Agreed. We need to help Afghanistan grow into a stable democratic country. But getting and then keeping the necessary resources there, in the midst of Iraq and the Israeli/Palestinian peace process, will be difficult. It's a matter of getting our people and our government to give the problem some serious thought and focus. But people just don't seem to care about politics unless there is a big crisis staring them in the face. I don't understand how we could have put so many resources and so much effort into going into Afghanistan, a place we know can slip back into being a hotbed of terrorist activity, and then, less than two years after September 11th, we have let our commitment there weaken to the point that, except in Kabul, the country is being ruled by warlords. Is it just a really difficult thing to do; to police a country until a real police force and rules of law and order can develop? Or is it something else?

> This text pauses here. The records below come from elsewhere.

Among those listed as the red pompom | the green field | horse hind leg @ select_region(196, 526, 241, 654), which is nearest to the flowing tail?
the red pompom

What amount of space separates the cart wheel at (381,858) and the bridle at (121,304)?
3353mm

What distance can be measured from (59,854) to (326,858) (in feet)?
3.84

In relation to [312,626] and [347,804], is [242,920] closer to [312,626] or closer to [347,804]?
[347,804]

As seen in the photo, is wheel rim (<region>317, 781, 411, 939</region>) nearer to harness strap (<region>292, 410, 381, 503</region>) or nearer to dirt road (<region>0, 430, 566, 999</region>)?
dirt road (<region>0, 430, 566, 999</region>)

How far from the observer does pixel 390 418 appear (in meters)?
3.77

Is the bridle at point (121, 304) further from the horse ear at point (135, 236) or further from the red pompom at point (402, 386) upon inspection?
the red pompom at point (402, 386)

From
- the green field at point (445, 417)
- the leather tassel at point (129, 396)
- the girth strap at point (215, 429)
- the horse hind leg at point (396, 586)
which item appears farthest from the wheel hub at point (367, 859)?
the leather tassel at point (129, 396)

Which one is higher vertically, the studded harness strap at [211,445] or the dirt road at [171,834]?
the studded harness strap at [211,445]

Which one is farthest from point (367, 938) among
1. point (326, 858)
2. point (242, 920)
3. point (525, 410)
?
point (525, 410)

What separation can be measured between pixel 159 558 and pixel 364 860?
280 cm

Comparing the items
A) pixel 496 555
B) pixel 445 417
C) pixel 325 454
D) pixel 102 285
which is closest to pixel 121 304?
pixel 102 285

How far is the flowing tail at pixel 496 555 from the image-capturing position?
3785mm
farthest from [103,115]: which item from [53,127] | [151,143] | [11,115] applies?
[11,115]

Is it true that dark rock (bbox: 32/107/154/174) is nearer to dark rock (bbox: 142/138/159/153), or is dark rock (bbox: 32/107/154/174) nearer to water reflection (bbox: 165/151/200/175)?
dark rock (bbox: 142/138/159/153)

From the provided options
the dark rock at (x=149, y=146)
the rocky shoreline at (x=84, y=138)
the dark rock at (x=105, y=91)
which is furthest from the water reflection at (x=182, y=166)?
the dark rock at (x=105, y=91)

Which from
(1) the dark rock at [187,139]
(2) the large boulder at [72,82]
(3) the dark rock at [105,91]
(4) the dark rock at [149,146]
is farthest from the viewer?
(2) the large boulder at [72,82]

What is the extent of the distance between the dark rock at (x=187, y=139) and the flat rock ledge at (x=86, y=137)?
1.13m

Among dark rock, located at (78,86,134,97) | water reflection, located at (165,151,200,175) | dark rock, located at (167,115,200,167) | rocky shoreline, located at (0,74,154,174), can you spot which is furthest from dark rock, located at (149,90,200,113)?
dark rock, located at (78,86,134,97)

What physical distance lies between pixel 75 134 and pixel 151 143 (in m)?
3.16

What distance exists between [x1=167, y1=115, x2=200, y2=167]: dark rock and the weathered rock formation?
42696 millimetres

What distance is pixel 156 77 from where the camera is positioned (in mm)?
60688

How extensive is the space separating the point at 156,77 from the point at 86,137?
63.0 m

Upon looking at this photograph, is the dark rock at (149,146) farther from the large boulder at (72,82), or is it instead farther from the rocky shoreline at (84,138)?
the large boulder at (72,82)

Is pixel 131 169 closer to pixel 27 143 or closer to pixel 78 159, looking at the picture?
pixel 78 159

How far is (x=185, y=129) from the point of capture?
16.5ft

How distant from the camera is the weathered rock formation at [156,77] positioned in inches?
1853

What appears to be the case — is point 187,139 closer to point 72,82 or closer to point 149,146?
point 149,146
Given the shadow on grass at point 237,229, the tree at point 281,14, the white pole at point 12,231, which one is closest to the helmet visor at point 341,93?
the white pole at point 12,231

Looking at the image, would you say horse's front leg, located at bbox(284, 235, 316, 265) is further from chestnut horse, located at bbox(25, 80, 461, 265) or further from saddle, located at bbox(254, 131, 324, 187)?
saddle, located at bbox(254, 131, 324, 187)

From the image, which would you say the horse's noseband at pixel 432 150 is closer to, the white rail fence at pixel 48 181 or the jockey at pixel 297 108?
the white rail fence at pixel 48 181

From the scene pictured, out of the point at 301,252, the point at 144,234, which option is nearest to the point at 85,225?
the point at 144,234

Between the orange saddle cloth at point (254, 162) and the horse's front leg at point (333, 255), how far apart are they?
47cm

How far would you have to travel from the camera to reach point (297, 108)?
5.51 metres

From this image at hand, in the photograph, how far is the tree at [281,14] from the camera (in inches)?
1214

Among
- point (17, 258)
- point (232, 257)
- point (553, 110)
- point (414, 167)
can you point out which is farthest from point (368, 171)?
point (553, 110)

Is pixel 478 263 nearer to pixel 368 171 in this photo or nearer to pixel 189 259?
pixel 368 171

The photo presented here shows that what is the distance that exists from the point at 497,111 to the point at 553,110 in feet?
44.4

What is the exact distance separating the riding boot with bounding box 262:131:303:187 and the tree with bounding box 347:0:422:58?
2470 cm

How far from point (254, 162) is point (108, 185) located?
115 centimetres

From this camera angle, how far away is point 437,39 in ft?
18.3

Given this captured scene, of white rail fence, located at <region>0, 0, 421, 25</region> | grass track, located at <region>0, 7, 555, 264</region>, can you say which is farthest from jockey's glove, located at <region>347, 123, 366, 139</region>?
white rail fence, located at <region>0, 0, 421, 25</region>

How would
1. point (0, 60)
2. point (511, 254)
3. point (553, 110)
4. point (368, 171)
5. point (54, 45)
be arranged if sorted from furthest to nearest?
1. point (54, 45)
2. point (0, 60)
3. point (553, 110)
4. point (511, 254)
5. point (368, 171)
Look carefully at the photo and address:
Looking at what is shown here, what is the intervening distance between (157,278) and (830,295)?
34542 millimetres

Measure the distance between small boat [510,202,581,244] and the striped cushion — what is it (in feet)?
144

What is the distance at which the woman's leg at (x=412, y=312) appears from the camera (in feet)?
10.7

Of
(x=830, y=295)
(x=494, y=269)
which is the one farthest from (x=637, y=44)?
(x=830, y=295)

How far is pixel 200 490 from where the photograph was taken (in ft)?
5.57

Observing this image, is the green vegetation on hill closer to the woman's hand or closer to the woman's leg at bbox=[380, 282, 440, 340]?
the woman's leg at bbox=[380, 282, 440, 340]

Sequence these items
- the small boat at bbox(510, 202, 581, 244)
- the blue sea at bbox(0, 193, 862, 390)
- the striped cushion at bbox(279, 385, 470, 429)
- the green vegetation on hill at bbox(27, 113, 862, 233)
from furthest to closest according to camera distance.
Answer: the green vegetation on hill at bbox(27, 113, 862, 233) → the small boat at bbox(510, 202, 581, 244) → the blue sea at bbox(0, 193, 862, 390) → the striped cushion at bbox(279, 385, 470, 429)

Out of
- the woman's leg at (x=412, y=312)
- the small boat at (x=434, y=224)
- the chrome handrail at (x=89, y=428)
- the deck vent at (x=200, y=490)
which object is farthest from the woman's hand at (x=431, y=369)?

Posted by: BA | May 30, 2003 10:27:07 PM

Depends on the country, I would guess. Afghanistan is one tough nut. Where would we start? Round up all the warlords and imprison or kill them? Buy them off? With what, exactly? What proud tribal chieftan wielding absolute power is going to come to the table and relinquish some of that power to a coalition?

The problem with many of the countries that are currently imploding (Afghanistan, DRC, Liberia, Sierra Leone, Sudan) is that they are not countries at all, but territories made up of clans that have been artificially cobbled together by colonialism. So where do we go from here with that? Re-draw the countries? I don't see the Western corporate oligarchies getting behind that.

The only way to change something this big is to allocate enough resources to hold down the fort for 15 years or so, create an effective education program, and wait it out until a generation enlightened to new cultural modalities is in place. Unfortunately, one of the only institutions around today that is hip to the power of education is militant Islam.